He recalled that seventy-two years have passed since December 7, 1953, and wrote of an “execution-driven government” that continues targeting students and, in the face of economic, social, and environmental crises, has resorted to “increasing and massacre-like executions.”

In his view, the cooperation of the three branches of power and the implementation of orders from the leader of Iran’s regime have cemented this cycle of repression.
Moradi listed three paths before society: waiting for foreign intervention, hoping for reform or transformation of the government, and breaking the silence and inaction.
He considered the first two paths dead ends and stressed that “democracy does not descend from the sky,” and the only way forward is collective effort for change—a task whose main burden rests on young people and students.
Referring to the role of universities in the 2022 nationwide uprising, he called the university the primary capacity for confronting tyranny and addressed students: “Your cries are the answer to this endless suffering! In the winter of the homeland, one must resolve for spring! December 5 is a pact between generations standing against despotism on the path to freedom, and we must uphold this pact and push back the darkness.”
The struggle for freedom
Younesi began his note with the image of the beginning of winter and a calendar leaving autumn behind, writing that although “it is supposed to be always winter” behind prison bars, this winter does not necessarily mean despair.
Having been kept away from university and his scientific dreams for more than two thousand days due to imprisonment, he wrote that during this time he has looked to “the lessons of prison and its resilient prisoners.”

The imprisoned student asked how one can avoid succumbing to the cold in “the most wintry geography,” stressing that this question is not only for prisoners, because dictatorships build “prisons as vast as the country.”
He warned that forgetting freedom and pinning hopes on foreign powers to bring a “better jailer” is a form of “humiliation of human will.”
Younesi wrote: “Struggle is the very liberation of the fighting human, the burning fire of history, and the exceptional jewel of Iran’s contemporary history in a region full of tyranny. Struggle is what has prevented the cold from taking over in the winter of despotism and behind prison bars.”
He described the university as “the beating heart of the arduous path of awareness that leads to struggle” and wrote: “The torch of this path still shines in Baledi’s burned body in protest to poverty and oppression and in Faridi’s steadfastness under the noose of death.”
Addressing his “unseen friends” at the university, the imprisoned student wrote that their hearts are the source of the will for this historic responsibility, urging them to place “these mirrors” before one another so that from the will to change, “a storm of revolt and defiance” may rise—a message that, he said, has continued to shine since Student Day and the blood of “the three elementary school friends,” promising “the spring of freedom and the flourishing of Iran.”

• _Information supplied_

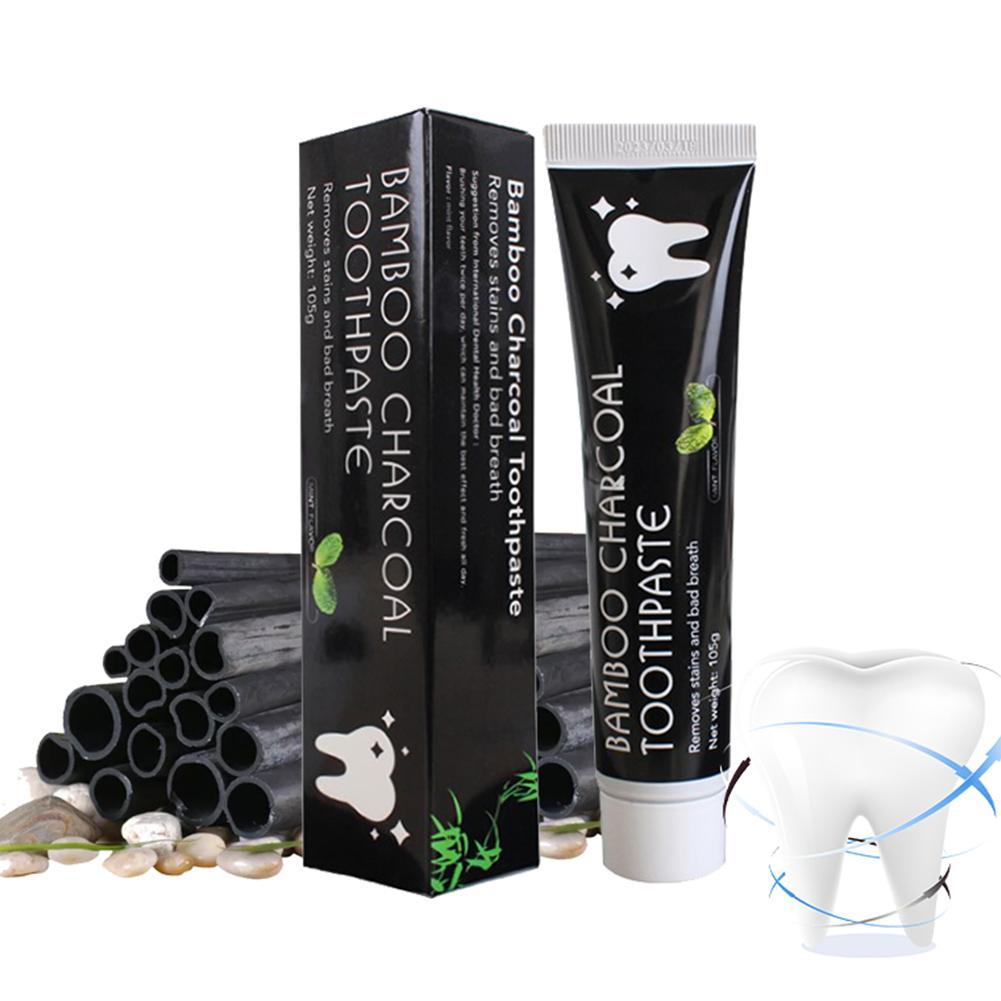 Teeth Whitening Activated Char - đánh giá và giá Teeth Whitening Filter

• _Task brief_
From the Student Day article, write out word for word the passage starting with "In his view, the" and going on through "people and students.".

• _Solved problem_
In his view, the cooperation of the three branches of power and the implementation of orders from the leader of Iran’s regime have cemented this cycle of repression.
Moradi listed three paths before society: waiting for foreign intervention, hoping for reform or transformation of the government, and breaking the silence and inaction.
He considered the first two paths dead ends and stressed that “democracy does not descend from the sky,” and the only way forward is collective effort for change—a task whose main burden rests on young people and students.